-- Begin --

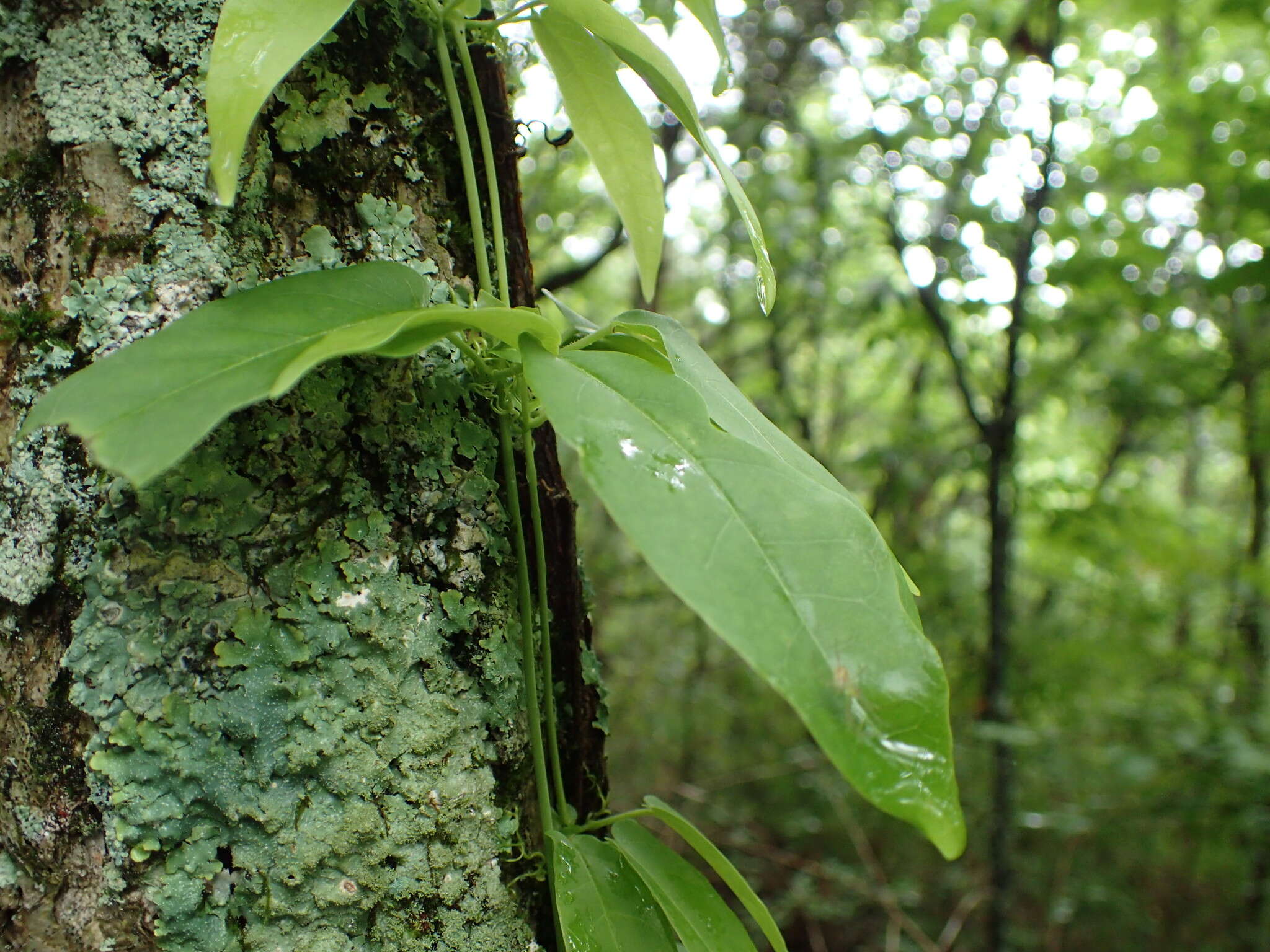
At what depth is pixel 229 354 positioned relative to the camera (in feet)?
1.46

-- End --
-- Begin --

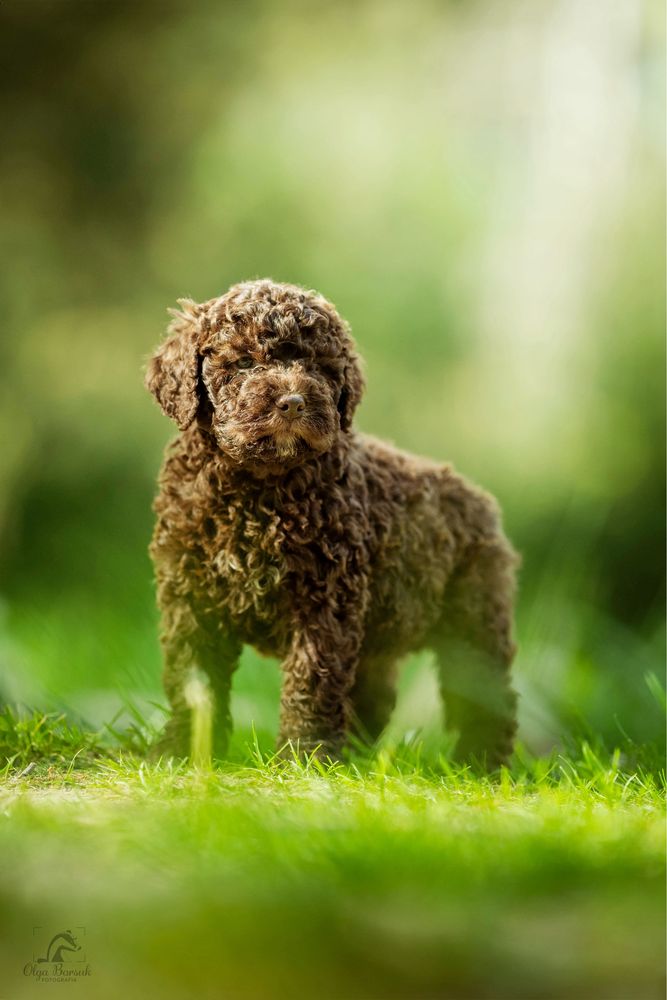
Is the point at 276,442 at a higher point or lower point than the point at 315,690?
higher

-- End --
-- Begin --

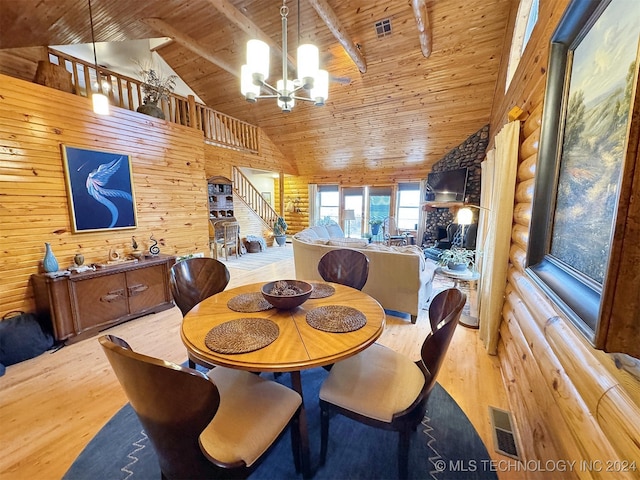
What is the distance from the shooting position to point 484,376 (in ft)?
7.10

-- End --

● TASK OBJECTIVE: Report how many lines of the listing above contain the string "point", giving only the number.

● FINAL RESULT: 2